Growing With the Manufacturer

For the first two years, Native was basically run by a team of eight — with only four full-timers, including founder Moiz. They focused on brand, marketing, and customers, while everything on the supply side was outsourced to U.S. contract manufacturers.

Native team members

Early on, Native worked with a small, flexible factory that was willing to experiment and make changes. As sales exploded, they moved to a larger contract manufacturer, and production scaled from about 1,000 sticks a week to nearly 20,000 a day. The partner factory grew right alongside them, expanding from an 800-square-foot workshop into a 40,000-square-foot facility. The partnership kept getting deeper: they worked together on formula adjustments, packaging-mold optimization, and stability testing. 

It was a genuine partnership in growth. Native’s asset-light model was typical for D2C startups, but what set them apart was the trust and stability they built with their suppliers. The factory was willing to stock materials early, upgrade equipment, and improve efficiency. As a result, unit cost dropped from $5.50 to $3.20, and eventually to under $2, while margins stayed strong at 60–70%. 

Honestly, finding a supplier who can scale production, keep quality steady, and still keep improving the formula is not easy. We’ve worked with plenty of clients facing the same challenge.

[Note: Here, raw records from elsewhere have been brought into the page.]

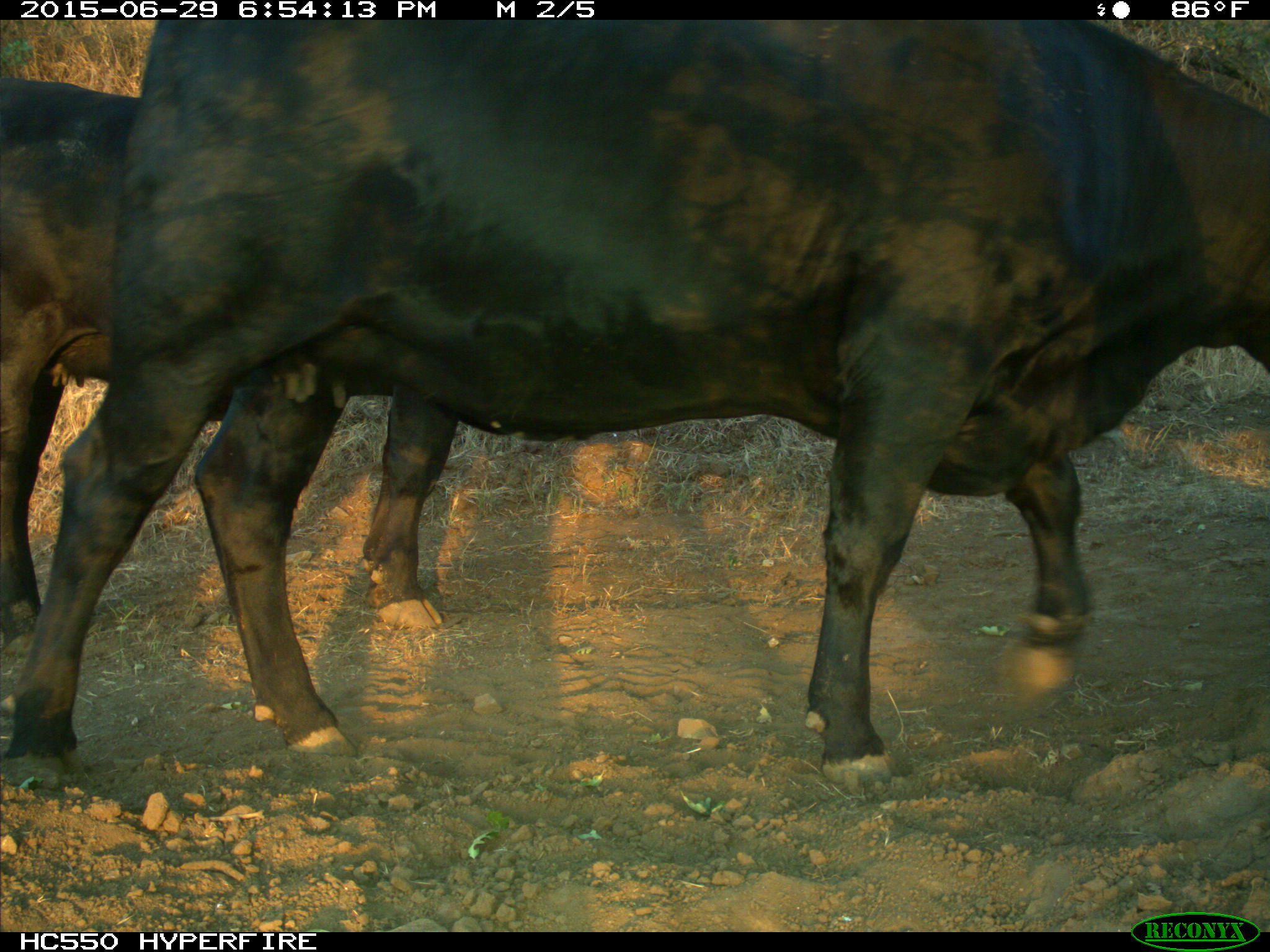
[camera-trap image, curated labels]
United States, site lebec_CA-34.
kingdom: Animalia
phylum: Chordata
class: Mammalia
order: Artiodactyla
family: Bovidae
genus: Bos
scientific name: Bos taurus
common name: domestic cow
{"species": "Bos taurus (domestic cow)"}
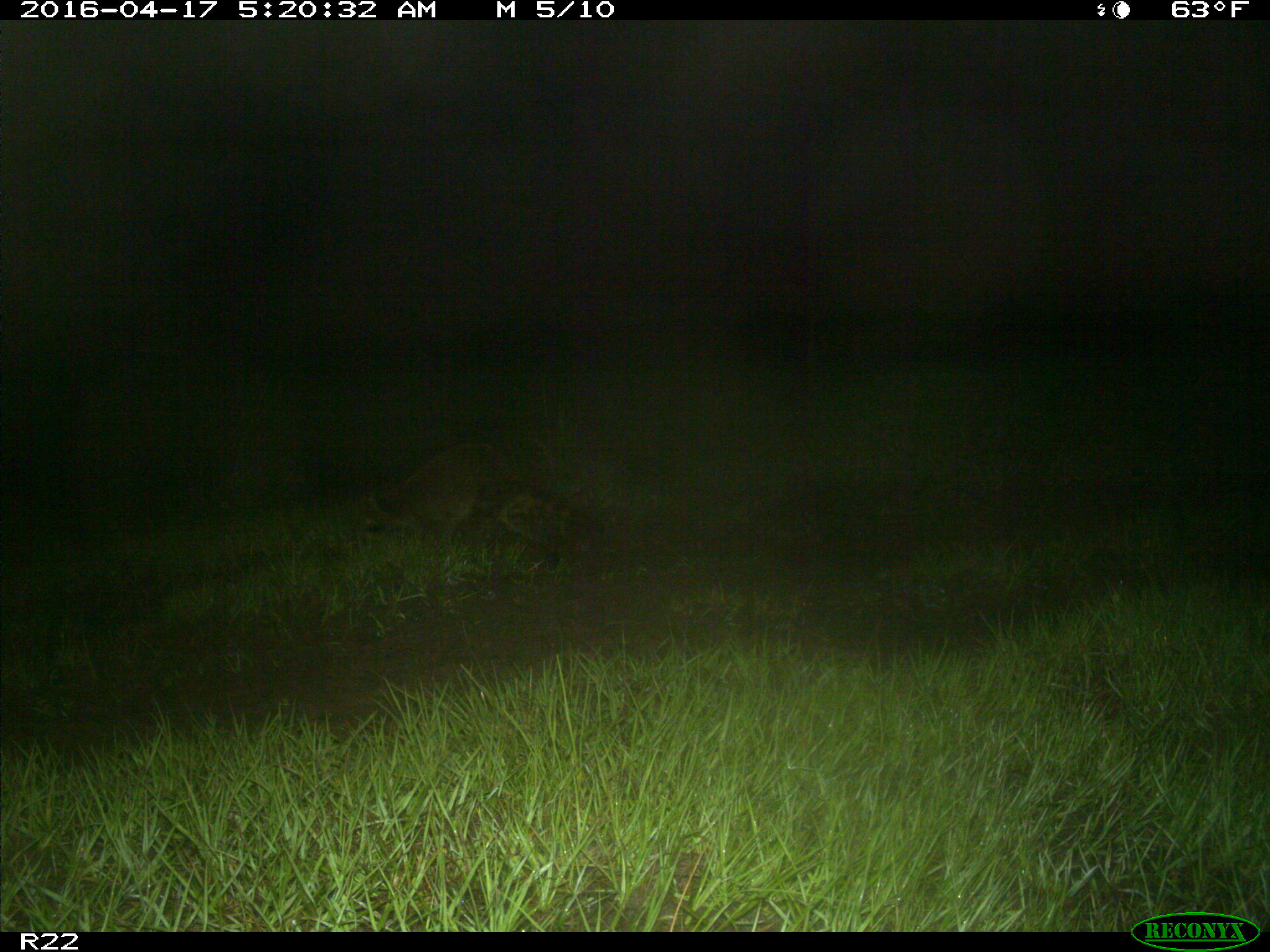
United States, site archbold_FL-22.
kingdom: Animalia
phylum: Chordata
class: Mammalia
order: Carnivora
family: Procyonidae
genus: Procyon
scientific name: Procyon lotor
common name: common raccoon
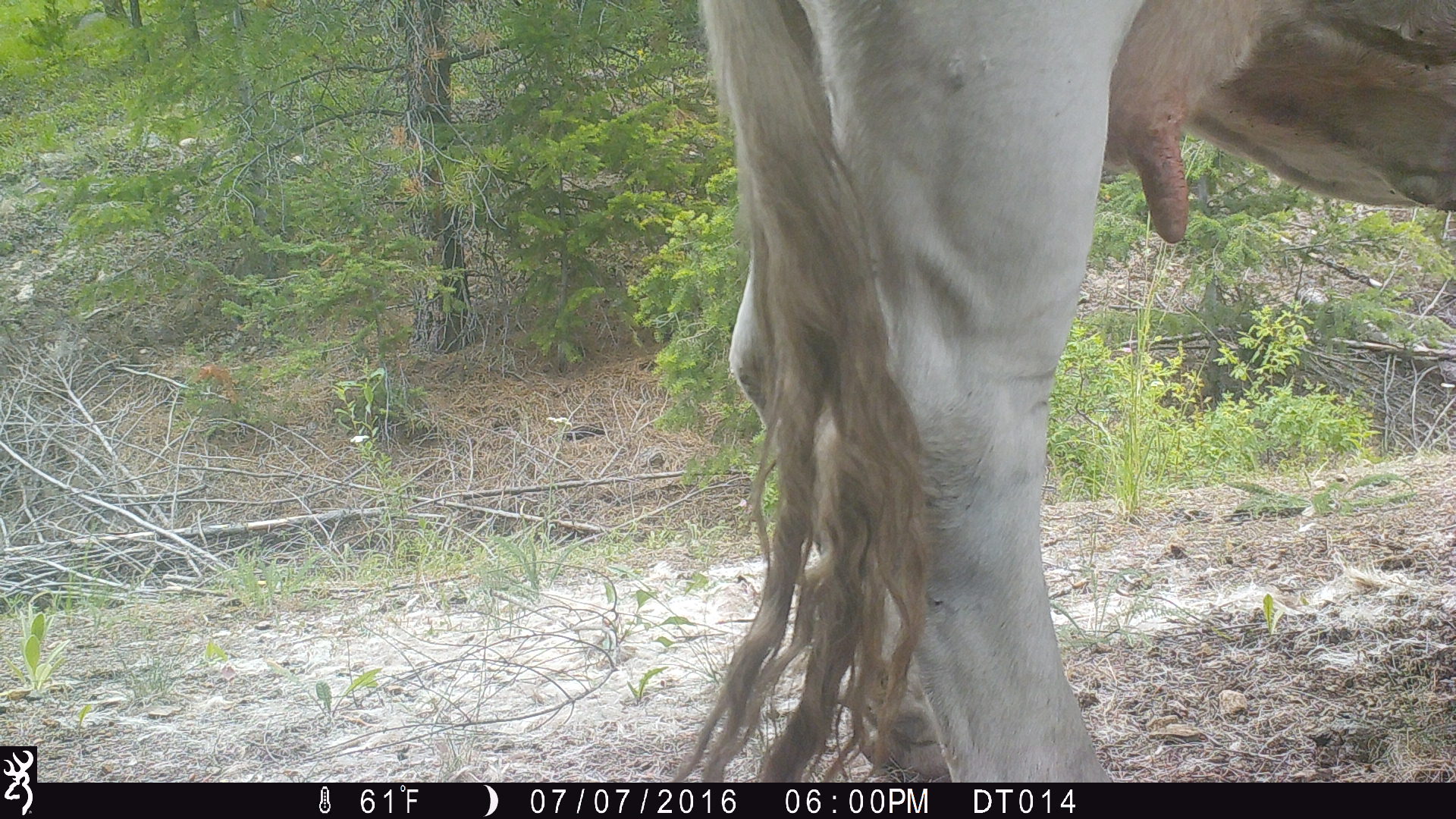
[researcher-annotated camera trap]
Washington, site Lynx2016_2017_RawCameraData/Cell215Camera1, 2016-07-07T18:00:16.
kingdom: Animalia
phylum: Chordata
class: Mammalia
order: Artiodactyla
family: Bovidae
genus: Bos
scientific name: Bos taurus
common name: domestic cattle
Domestic cattle (Bos taurus). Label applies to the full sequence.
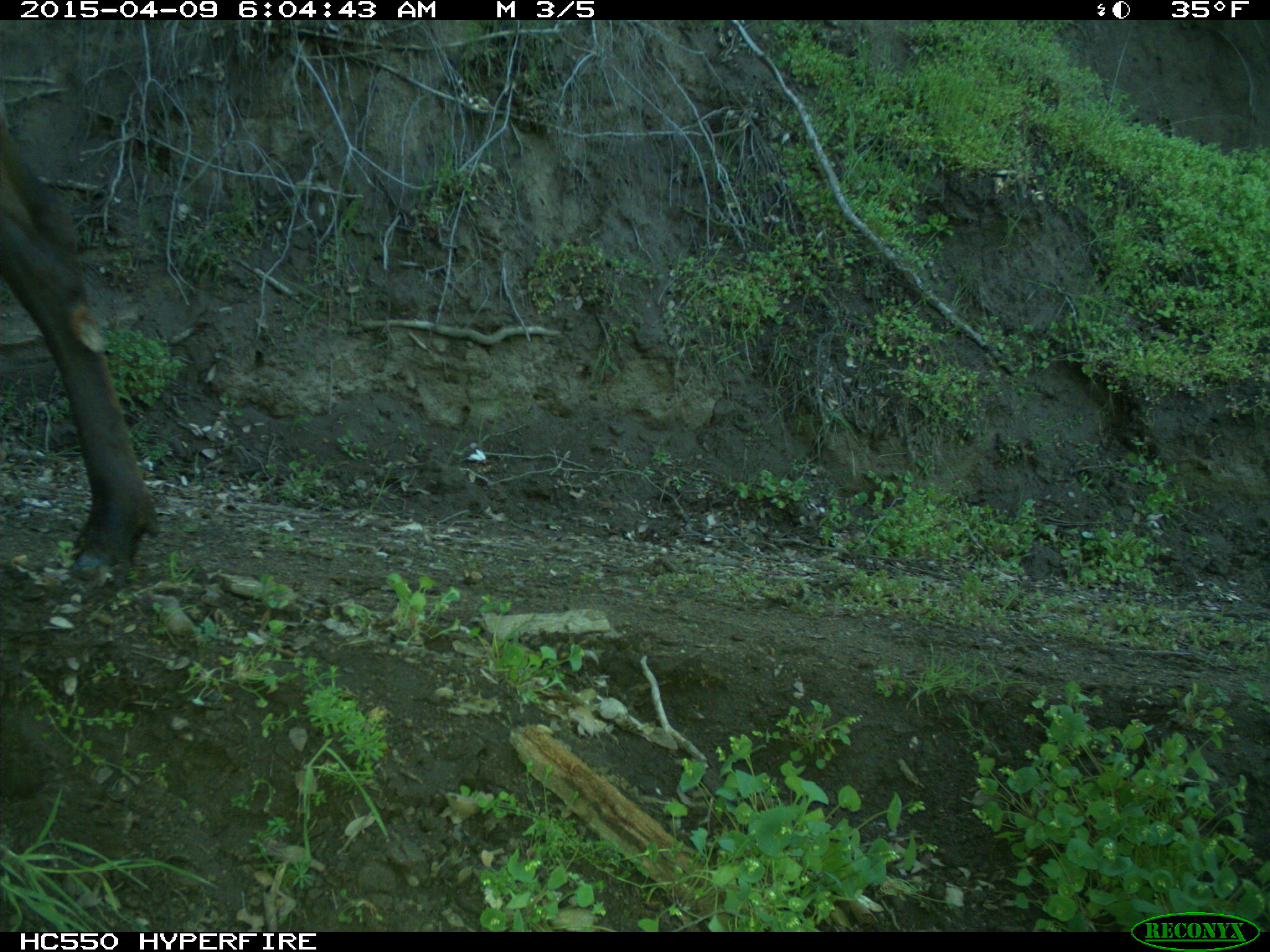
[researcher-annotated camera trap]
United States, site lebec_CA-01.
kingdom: Animalia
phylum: Chordata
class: Mammalia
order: Artiodactyla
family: Cervidae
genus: Cervus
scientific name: Cervus canadensis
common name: elk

Getting one sample right is one thing; getting a factory-ready, repeatable formula that performs the same across every batch is a whole other challenge. It takes a reliable partner who’s willing to go through every tweak with you, someone who shares the same long-term goal instead of just rushing for the next order. That’s what Native got right from day one.

Scaling Beyond DTC: Time to Hand It Off

By the second year, Native was pulling in over $1 million in monthly net profit, all from online sales—exactly as Moiz had planned. But he also knew what came next: shelf space. Target. Walmart. Drugstores. That’s a completely different game. Rather than rebuild a distribution system from scratch, he decided to hand the brand to someone born for retail scale.

Native arrives at Costco

And with most of his personal wealth tied up in Native, and growth moving faster than the team could comfortably manage, selling made sense. So he sold it to Procter & Gamble. 

After the acquisition, P&G sent in three PhD formulators to “optimize” the product. They spent months crafting what they believed was a perfect new version. Moiz suggested a simple A/B test: send the original (Version A) and the lab-engineered formula (Version B) to 5,000 new customers and track the data. Thousands of reviews and repurchase stats all pointed to the same result: customers still preferred the original Native. 

Big companies can build flawless systems, but small teams often win because they’re closer to the noise: Reddit threads, customer emails, small complaints that point to big truths. Native’s real strength wasn’t just the formula; it was the feedback loop. They built a product that could keep evolving with their customers, and that’s what made it hard to copy.